- _Passage_:
-- start --
Connacht coach Andy Friend will let his squad enjoy the historic win over Ulster, but the province is intent on continuing their rise.

ANDY FRIEND ISN’T easily shaken out of his quiet, steady pose, but the Australian admitted there was palpable emotion just beneath the surface as the gravity of the result set in.

Colby Fainga'a celebrates Colby Fainga'a celebrates on his way to the changing room. Source: James Crombie/INPHO

Friday night marked the long-awaited end of Connacht’s losing run in Belfast, a 58-year stretch dating back to a 3-6 success in November 1960.

The outpouring of joy stretched across the generations; from young homegrown stars such as Sean O’Brien and Jack Carty, adopted sons like Paul Boyle or Bundee Aki, stalwarts behind the scenes like Nigel Carolan all the way up to club president Mossy Moran.

Friend had spent the week, and a portion of the post-match press conference, insisting that 58 years of hurt had not figured in his pre-match preparation or team-talk. When the result was in the books, though, there was no more keeping the landmark off the agenda.
-- end --
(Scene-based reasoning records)
-- start --
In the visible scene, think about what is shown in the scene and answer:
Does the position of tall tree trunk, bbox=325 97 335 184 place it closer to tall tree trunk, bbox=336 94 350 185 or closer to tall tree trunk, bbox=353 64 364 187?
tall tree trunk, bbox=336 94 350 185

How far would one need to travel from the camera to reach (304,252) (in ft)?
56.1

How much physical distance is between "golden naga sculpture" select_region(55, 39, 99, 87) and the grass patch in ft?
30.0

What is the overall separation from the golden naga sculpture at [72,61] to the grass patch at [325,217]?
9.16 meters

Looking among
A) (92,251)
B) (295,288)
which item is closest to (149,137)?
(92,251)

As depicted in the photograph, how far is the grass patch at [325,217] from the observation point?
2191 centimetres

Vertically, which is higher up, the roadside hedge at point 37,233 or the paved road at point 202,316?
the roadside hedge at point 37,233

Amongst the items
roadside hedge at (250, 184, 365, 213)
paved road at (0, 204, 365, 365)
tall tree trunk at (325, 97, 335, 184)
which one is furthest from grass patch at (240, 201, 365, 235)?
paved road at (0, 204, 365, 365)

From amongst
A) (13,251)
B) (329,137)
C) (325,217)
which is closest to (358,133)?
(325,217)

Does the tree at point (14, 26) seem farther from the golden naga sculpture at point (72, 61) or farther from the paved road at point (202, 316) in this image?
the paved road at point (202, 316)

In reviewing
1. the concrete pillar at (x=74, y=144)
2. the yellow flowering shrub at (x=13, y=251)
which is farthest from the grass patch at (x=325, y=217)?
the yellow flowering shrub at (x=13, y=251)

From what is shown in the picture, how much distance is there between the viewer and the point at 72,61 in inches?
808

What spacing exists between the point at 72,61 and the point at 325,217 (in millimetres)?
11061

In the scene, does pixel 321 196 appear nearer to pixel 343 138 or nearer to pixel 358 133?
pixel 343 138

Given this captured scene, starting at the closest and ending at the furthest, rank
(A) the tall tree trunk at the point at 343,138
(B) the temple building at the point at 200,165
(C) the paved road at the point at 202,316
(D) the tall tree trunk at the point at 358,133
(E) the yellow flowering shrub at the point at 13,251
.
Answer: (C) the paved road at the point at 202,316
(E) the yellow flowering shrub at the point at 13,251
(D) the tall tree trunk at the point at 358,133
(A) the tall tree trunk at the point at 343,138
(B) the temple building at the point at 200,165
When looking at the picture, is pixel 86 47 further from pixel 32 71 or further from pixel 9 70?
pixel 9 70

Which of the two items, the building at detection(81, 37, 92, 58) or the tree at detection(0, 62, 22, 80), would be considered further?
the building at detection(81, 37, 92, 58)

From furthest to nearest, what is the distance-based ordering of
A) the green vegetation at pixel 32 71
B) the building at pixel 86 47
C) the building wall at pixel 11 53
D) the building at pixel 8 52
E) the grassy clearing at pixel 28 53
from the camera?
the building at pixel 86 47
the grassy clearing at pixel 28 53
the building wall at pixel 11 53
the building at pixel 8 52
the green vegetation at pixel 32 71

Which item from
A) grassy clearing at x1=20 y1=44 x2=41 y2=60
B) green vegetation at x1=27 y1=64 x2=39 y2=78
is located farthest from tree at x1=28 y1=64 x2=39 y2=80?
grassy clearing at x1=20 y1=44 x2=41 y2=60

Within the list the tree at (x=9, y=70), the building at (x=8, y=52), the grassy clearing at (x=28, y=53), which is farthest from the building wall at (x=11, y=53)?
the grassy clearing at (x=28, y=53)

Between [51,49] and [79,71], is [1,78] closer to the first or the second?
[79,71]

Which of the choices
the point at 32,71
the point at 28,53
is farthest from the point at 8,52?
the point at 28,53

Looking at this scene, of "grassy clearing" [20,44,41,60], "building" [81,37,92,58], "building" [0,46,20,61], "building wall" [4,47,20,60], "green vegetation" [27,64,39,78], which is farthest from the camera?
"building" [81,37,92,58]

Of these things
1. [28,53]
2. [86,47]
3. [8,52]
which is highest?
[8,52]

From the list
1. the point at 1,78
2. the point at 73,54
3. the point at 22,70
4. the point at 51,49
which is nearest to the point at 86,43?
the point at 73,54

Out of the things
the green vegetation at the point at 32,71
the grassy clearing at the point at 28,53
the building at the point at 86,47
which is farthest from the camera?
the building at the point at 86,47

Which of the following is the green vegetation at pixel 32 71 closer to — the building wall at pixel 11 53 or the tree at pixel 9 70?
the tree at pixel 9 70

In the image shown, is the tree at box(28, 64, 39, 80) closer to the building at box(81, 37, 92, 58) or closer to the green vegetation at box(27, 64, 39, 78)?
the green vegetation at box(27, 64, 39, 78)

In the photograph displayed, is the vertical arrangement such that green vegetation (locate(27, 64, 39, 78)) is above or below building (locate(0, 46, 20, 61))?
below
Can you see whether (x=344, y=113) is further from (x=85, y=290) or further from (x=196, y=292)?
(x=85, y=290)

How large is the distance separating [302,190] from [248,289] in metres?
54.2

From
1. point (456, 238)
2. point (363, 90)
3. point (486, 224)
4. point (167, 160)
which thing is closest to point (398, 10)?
-- end --
- _Directions for this task_: Repeat the part of the passage about Connacht's win over Ulster, starting at "Colby Fainga'a celebrates Colby" and ending at "club president Mossy Moran.".

- _Exercise response_:
Colby Fainga'a celebrates Colby Fainga'a celebrates on his way to the changing room. Source: James Crombie/INPHO

Friday night marked the long-awaited end of Connacht’s losing run in Belfast, a 58-year stretch dating back to a 3-6 success in November 1960.

The outpouring of joy stretched across the generations; from young homegrown stars such as Sean O’Brien and Jack Carty, adopted sons like Paul Boyle or Bundee Aki, stalwarts behind the scenes like Nigel Carolan all the way up to club president Mossy Moran.